A subset of functional dyspepsia patients respond to acid suppressive therapy.
However, the prevalence of non-erosive reflux disease in functional dyspepsia and its relevance to symptoms have never been established.
Dr Tack and colleagues from Belgium studied 24 hour pH monitoring in consecutive functional dyspepsia patients.
A total of 247 patients with dyspeptic symptoms participated in the study, of which 166 were women with a mean age 44.
The patients had a negative upper gastrointestinal endoscopy and without dominant symptoms of heartburn.
|76% with a positive heartburn questionnaire had pathological pH monitoring|
In all patients, the severity of dyspeptic symptoms and the presence of heartburn was assessed by a questionnaire.
The researchers performed a 24 hour esophageal pH monitoring study in all patients.
All patients underwent a gastric emptying breath test and in 113 the team performed a gastric barostat study.
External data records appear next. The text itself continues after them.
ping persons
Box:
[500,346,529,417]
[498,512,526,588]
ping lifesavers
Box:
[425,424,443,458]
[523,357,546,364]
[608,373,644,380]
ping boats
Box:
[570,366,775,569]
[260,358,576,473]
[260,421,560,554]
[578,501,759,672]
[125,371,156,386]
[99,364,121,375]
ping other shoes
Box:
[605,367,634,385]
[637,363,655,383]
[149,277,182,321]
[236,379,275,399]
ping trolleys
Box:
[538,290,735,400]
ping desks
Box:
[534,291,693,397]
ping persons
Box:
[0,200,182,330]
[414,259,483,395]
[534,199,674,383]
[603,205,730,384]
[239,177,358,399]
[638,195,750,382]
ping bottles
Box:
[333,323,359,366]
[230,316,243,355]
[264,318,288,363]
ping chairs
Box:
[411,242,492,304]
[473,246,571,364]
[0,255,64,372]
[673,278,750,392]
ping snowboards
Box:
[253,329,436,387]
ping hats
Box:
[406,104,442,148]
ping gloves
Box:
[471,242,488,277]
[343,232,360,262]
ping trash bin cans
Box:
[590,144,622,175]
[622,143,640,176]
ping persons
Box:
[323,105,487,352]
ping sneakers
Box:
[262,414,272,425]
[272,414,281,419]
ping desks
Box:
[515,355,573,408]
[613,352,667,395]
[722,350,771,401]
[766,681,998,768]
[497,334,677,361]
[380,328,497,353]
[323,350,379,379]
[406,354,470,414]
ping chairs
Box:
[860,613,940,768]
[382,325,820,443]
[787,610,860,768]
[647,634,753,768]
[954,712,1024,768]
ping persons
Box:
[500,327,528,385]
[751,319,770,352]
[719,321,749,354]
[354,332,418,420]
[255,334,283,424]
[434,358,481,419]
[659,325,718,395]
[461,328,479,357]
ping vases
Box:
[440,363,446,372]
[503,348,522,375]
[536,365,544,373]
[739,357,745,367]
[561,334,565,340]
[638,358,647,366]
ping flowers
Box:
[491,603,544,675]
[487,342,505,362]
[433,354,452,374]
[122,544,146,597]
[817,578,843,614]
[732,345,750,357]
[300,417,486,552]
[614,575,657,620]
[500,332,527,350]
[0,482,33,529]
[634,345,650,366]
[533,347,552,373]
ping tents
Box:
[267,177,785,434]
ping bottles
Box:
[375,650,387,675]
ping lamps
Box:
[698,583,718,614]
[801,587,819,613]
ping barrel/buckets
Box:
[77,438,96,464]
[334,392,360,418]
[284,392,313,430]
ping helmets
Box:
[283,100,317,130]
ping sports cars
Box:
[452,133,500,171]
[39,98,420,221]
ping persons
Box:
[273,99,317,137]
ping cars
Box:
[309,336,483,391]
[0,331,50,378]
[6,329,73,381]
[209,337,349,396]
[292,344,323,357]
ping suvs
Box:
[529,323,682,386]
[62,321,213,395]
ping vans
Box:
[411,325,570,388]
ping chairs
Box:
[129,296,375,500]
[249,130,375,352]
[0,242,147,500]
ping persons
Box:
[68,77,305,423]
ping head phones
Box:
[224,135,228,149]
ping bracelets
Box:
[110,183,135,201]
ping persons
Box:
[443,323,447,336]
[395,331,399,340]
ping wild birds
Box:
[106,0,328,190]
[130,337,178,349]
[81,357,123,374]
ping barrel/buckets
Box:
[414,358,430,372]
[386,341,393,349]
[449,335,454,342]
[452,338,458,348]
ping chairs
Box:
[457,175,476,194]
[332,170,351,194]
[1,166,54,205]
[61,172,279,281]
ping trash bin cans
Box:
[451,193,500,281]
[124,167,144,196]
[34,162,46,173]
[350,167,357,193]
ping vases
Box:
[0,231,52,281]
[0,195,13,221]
The researchers found that abnormal pH monitoring, defined as acid exposure more than 5% of time, was found in 23% of patients.
Of 21 patients with a positive heartburn questionnaire, 76% had pathological pH monitoring.
The team noted that only 19% of patients with a negative heartburn questionnaire had pathological pH monitoring.
The researchers observed that demographic characteristics did not differ between heartburn negative patients with normal or abnormal acid exposure.
The prevalence of other pathophysiological mechanisms did not differ between heartburn negative patients with normal or abnormal acid exposure.
The team found that pathological acid exposure in heartburn negative patients was associated with the presence of epigastric pain.
In addition, pathological acid exposure in heartburn negative patients was associated with moderate or severe pain.
Dr Tack's team concluded, “Pathological esophageal acid exposure is only present in a subset of heartburn negative functional dyspepsia patients, which are characterized by a higher prevalence of epigastric pain.”